The French Impressionist

“Never.”

I can barely read Sylvie’s face in the moonlight as I say this, but I can tell she’s shocked. I give her a moment to let that sink in. If she weren’t here I’d be shouting with joy right about now.

I don’t hate my mother. It’s just that our relationship is . . . I don’t know. I have no words to describe it. Complicated? That doesn’t even begin to describe it. I mean, there’s that whole thing with Mom locking me in my room at night. Jada doesn’t even know about it. Her wheelchair doesn’t fit in the narrow hall that leads to my bedroom, so she’s never seen the lock outside my door. I’ve never told her about it, and I won’t tell Sylvie about it now, because it’s just weird. Like the kind of oddball thing that causes people to call social services. And I’ve never wanted that.

Anyway, I know my mother loves me. She’s only trying to protect me. I don’t want her to get into any trouble. But I don’t want to stay in her world anymore, either.

Lie Number Five: I am going home in September.

Truth: I don’t plan to go home. Ever.

I just want to get away.

And I think it’s going to work.





Eleven


The view from the window in front of me is a brick wall, only inches from the glass. I’m fully under-impressed by the apartment Gavin’s parents rented for the summer. Along with the dismal view, the place is all shiny metal and sharp edges, like something from a sci-fi movie where everything in the future is made out of chrome. I hate it, and everything in me wishes I were back in Sylvie and émile’s happy blue kitchen where there are no English-speaking guys.

I can’t pretend that I’m fascinated by what’s on the other side of the glass, so I turn around and watch émile try to teach Gavin to speak French.

“Say it again,” émile says. “Je m’appelle.”

Gavin says, “Jim apple.” At least that’s what it sounds like when it comes from his southern-fried mouth.

In only two seconds, Gavin has revealed how horrid his French is. He can’t even say “my name is” without sounding like an idiot. I try not to smile but I can’t help it. I throw a glance over at his mother, Mrs. French teacher. Two little frown lines are carved between her dark eyebrows. They deepen every time her son murders the French language.

Gavin notices my expression. His face goes blotchy and his eyes seem kind of hurt. I wish I’d hidden my smile. I brush the thought away like it’s an annoying fly. Why should I care about hurting his feelings?

“Real southern barbecue,” Phil calls from the kitchen to the rest of us, all squeezed together as we are in the tiny front room. “Hope y’all are hungry.”

The meal goes well. Meaning, Gavin doesn’t talk to me. As we eat, though, his dark eyes keep turning in my direction. If our eyes meet, he drops his gaze. The shredded pork with spicy sauce is insanely good, but I can’t help wondering when Gavin will pounce. I expect him to do, well, something.

We finish the meal and return to the ugly front room, where the adults have wine and Gavin and I are given lemonade. Valerie turns to me.

“How is your throat, Rosemary?” she asks.

I shrug. I knew I couldn’t keep this laryngitis thing up forever. I was planning to start talking more to Sylvie and émile. Like, tomorrow.

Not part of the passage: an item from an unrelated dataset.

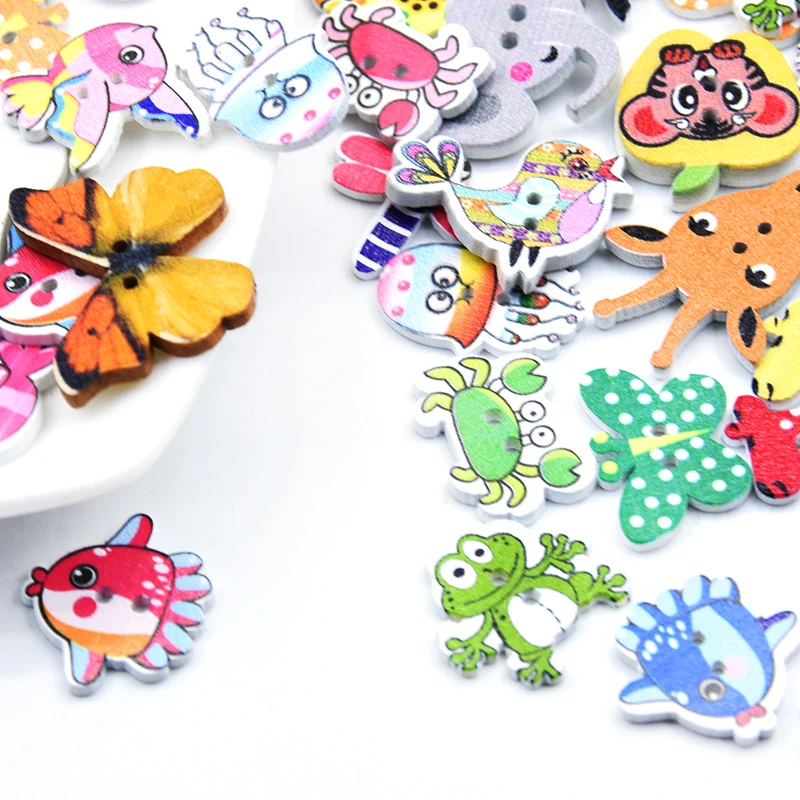 50 шт. деревянные пуговицы для шитья одежды 5-30 мм | Дом и сад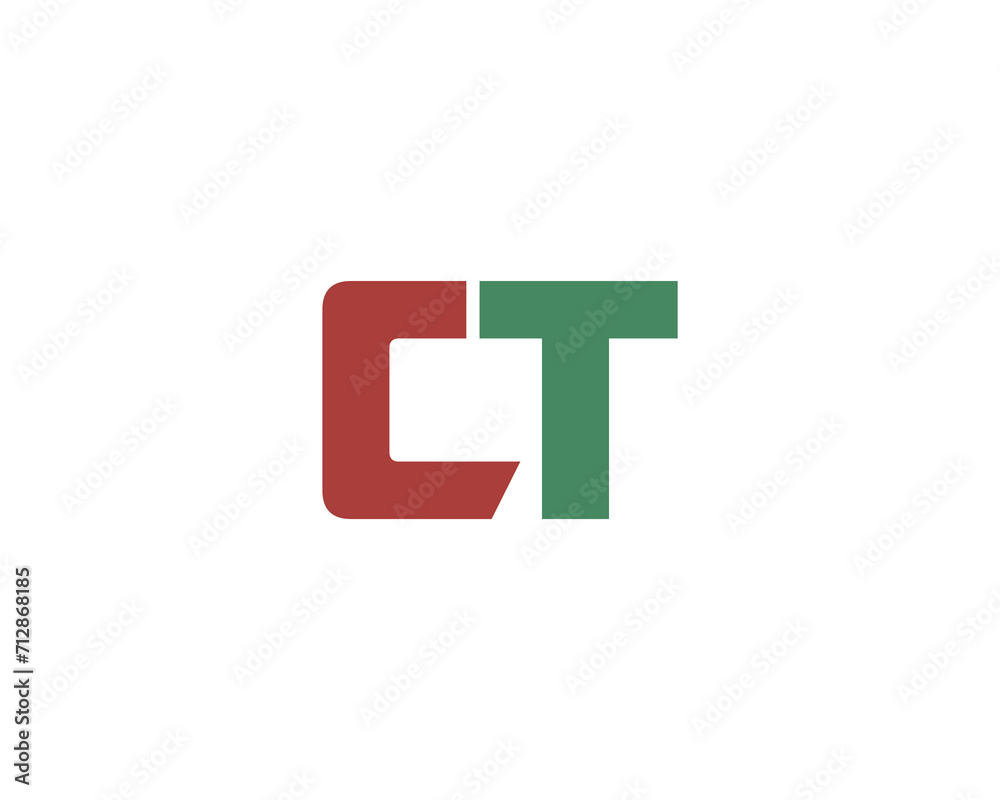 CT Logo design vector template CT Logo design vector template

Sylvie says something about taking me to a doctor, a possibility that hadn’t occurred to me. A little jolt of alarm jabs my stomach. I sip my drink and mentally plan my sudden “recovery.” I’ll wake up in the morning with a voice. It’s way past time. émile has started to look at me funny every time I whisper.

Valerie grins and speaks to me in English. Her southern accent is all drawling vowels that drip honey. “Oh, I do hope you get your voice back soon. I know Gavin here would love to get to know you better. I could tell he was dying to talk to you.” Her eyes sparkle.

I’d rather shove pins into my eyeballs.

I avoid everyone’s gaze and take another sip of my lemonade.

“It’s so nice that Gavin has someone his age to hang out with,” Valerie adds. She pauses and sips her wine. “Maybe we all can get together more this summer.”

She beams at me and I sort of smirk in her direction. As if. Then Sylvie suggests that we continue to speak French since both Gavin and I are trying to learn.

I adore the woman.

Gavin stares at me for a second or two. His eyes look serious. He leans forward.

“Help me out, okay?” he says in a soft voice. “I don’t understand what they’re saying. Will you translate for me?” He pats the sofa next to him and émile obligingly slides over to make room for me. “You don’t need to talk loud,” Gavin adds.